Jane is currently at work on a manuscript about how marginalized communities in the U.S. during the Progressive Era and beyond combined editorial work, collecting practices, and geographical mobility to harness literary culture to develop new approaches to activism. She is also completing a collection of essays. Her scholarly work has appeared or is forthcoming in American Quarterly, American Periodicals, and Discourse, among others.
She is also a cultural critic whose articles and criticism have appeared in the Atlantic, Virginia Quarterly Review, Vox, The Week, TIME, Pacific Standard, Slate, and other publications. In 2013, she co-founded The Brooklyn Quarterly, a digital magazine of literature and public ideas which has published issues on social entrepreneurship, cultures of translation and cities and urban space, among others, and has featured the work of writers, artists, and others for whom civic engagement and cultural expression are linked.

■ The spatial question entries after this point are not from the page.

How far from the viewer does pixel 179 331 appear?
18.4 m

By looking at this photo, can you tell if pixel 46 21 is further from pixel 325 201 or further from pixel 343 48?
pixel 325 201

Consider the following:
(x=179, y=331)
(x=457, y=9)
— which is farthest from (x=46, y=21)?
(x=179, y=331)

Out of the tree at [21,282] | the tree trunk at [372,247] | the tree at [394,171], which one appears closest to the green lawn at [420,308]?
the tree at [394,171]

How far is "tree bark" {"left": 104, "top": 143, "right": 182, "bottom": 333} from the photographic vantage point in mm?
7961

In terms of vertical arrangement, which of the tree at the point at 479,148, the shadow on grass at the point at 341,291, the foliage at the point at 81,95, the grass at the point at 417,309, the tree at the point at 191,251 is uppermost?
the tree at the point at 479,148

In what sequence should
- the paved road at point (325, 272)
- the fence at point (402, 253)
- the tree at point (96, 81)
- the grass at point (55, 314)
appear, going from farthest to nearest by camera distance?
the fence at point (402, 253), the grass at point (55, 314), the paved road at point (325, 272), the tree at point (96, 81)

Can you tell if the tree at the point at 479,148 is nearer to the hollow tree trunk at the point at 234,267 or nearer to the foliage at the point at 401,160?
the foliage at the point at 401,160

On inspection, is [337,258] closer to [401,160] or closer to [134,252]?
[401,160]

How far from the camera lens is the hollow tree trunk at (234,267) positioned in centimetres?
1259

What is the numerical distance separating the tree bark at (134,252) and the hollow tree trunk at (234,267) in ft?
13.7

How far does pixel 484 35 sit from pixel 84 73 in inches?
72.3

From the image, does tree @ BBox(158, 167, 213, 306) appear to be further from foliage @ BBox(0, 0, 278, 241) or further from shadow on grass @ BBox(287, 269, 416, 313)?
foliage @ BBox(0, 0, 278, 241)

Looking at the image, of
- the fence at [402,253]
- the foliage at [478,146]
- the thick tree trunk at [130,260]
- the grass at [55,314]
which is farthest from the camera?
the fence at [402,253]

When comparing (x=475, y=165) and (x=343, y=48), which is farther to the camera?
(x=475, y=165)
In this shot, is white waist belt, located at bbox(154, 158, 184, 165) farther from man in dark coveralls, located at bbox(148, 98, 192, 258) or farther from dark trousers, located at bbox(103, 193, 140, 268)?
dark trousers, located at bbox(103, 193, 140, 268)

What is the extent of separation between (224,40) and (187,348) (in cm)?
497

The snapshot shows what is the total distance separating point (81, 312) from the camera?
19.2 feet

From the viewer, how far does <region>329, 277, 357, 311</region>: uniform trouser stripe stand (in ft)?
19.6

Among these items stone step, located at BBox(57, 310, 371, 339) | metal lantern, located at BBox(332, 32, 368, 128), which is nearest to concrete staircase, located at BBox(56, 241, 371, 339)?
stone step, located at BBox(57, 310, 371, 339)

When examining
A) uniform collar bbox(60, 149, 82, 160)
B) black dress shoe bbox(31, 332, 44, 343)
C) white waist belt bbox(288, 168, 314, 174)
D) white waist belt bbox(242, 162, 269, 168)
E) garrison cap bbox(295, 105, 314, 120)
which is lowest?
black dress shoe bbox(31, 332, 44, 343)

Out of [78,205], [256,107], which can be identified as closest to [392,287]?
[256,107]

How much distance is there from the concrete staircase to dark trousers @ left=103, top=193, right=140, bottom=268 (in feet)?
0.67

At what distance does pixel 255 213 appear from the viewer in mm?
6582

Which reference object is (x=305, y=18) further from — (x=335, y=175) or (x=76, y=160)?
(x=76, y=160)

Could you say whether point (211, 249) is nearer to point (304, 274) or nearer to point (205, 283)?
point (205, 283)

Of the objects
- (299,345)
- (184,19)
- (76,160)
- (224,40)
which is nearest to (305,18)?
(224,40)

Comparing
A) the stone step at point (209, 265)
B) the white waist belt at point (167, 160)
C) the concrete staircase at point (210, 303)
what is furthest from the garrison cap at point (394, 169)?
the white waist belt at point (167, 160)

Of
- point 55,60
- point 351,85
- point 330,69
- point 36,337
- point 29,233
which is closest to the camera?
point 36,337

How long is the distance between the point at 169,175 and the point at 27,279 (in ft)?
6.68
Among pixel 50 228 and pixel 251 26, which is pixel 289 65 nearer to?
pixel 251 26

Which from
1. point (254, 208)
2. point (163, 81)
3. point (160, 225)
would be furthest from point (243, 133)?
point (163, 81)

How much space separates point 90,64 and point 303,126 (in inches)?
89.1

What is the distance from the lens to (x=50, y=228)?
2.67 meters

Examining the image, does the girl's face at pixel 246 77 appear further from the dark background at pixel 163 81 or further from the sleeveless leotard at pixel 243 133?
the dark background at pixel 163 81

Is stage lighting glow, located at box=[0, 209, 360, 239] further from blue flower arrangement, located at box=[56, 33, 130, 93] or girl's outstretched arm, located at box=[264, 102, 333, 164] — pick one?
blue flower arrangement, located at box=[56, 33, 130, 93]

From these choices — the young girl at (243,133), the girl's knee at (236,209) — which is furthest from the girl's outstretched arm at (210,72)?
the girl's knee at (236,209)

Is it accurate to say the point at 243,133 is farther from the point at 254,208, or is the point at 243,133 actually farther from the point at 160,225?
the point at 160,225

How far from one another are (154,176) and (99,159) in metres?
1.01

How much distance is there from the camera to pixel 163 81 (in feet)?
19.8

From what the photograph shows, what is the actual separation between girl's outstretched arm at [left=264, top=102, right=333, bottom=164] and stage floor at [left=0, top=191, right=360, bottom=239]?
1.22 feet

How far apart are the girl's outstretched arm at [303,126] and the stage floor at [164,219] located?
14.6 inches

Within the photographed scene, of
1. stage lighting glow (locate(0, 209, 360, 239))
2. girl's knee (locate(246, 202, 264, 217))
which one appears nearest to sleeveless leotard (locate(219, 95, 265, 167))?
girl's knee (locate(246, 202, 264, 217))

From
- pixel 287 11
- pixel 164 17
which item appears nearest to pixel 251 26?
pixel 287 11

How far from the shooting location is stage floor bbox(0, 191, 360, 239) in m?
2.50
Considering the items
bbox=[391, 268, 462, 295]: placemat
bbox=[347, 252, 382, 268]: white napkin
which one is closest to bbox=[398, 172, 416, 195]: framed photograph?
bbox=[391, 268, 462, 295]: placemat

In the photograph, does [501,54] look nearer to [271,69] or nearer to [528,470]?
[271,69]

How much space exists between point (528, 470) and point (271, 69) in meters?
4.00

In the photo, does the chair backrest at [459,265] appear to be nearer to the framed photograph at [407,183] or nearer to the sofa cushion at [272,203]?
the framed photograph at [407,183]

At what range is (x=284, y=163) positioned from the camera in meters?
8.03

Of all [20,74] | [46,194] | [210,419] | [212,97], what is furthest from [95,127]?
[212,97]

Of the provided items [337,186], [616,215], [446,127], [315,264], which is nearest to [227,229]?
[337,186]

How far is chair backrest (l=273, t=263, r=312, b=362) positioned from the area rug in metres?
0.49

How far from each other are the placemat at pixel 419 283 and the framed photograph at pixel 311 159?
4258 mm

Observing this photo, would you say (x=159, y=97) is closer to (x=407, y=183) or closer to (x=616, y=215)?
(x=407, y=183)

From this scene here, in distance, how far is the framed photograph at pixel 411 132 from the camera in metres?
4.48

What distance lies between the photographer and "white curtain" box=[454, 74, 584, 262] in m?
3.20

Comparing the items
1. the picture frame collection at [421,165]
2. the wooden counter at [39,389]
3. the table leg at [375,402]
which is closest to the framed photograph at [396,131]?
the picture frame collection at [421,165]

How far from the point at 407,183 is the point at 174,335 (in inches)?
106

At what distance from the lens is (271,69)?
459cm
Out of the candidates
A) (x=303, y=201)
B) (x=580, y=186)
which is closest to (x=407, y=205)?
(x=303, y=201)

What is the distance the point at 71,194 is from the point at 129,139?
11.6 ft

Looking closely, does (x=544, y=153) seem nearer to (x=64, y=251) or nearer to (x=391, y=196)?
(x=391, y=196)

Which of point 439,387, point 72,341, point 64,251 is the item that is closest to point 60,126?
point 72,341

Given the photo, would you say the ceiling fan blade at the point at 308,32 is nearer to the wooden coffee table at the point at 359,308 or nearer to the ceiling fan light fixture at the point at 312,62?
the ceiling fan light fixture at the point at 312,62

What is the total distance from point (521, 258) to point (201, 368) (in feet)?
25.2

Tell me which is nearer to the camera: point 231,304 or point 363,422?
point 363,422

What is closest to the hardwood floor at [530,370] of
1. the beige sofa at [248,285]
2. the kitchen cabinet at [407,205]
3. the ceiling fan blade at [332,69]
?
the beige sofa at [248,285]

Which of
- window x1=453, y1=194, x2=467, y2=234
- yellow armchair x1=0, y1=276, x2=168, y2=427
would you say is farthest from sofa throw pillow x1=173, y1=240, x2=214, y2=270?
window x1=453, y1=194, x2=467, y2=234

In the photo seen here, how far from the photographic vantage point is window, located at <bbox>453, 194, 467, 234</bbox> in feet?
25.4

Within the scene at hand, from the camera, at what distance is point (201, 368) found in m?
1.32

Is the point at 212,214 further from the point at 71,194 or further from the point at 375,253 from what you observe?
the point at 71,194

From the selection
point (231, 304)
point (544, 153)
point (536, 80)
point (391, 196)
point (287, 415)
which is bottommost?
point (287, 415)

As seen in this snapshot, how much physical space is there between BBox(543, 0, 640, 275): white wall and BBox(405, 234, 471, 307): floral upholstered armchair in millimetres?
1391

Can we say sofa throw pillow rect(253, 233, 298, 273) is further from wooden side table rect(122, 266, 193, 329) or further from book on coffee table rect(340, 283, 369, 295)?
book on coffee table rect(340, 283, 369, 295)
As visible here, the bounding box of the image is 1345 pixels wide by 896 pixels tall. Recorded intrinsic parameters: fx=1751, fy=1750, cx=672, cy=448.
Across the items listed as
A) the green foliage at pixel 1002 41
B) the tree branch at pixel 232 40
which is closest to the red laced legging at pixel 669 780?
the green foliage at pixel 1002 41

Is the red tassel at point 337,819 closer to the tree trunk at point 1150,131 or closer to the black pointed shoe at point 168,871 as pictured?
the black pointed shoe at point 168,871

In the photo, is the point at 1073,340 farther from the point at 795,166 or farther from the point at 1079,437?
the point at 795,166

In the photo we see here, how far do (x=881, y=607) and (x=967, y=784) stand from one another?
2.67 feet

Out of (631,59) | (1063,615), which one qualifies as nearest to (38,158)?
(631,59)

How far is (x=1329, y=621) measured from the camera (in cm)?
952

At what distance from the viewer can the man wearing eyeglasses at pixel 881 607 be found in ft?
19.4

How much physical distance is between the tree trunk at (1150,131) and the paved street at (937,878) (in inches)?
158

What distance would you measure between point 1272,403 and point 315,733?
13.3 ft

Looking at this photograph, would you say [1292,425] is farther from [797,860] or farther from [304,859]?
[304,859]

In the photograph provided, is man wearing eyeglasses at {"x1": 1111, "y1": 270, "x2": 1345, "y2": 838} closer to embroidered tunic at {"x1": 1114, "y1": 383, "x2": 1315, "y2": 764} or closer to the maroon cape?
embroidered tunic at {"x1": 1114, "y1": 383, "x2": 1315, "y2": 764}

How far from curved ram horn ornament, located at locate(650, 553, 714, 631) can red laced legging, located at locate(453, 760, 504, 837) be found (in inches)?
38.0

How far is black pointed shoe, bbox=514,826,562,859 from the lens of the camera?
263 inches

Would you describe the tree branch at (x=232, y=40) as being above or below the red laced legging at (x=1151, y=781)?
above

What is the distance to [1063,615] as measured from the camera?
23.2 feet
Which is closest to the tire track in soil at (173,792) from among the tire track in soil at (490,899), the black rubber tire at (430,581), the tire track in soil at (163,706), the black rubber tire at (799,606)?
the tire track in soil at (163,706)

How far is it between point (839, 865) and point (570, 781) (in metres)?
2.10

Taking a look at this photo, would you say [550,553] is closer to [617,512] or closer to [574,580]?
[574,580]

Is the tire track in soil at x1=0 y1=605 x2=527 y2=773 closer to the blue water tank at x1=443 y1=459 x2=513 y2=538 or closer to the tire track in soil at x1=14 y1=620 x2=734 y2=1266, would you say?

She has an AB in English, creative writing, and the study of women and gender from Princeton University. She also has MFA and MA degrees from Columbia University and the University of Virginia, respectively, and a PhD in English from New York University. From 2009 to 2012 she was a program associate for a collaboration between New York University and the Schomburg Center for Research in Black Culture and was a convener for the Colloquium in American Literature and Culture and the Workshop in Archival Practice (which she founded). She has taught a wide range of courses in American literature and culture and African American literary history and was the academic coordinator for NYU's Leadership Alliance Mellon Initiative Program in 2013 and 2014.
She was born and raised in Memphis, Tennessee and currently resides in Washington, DC.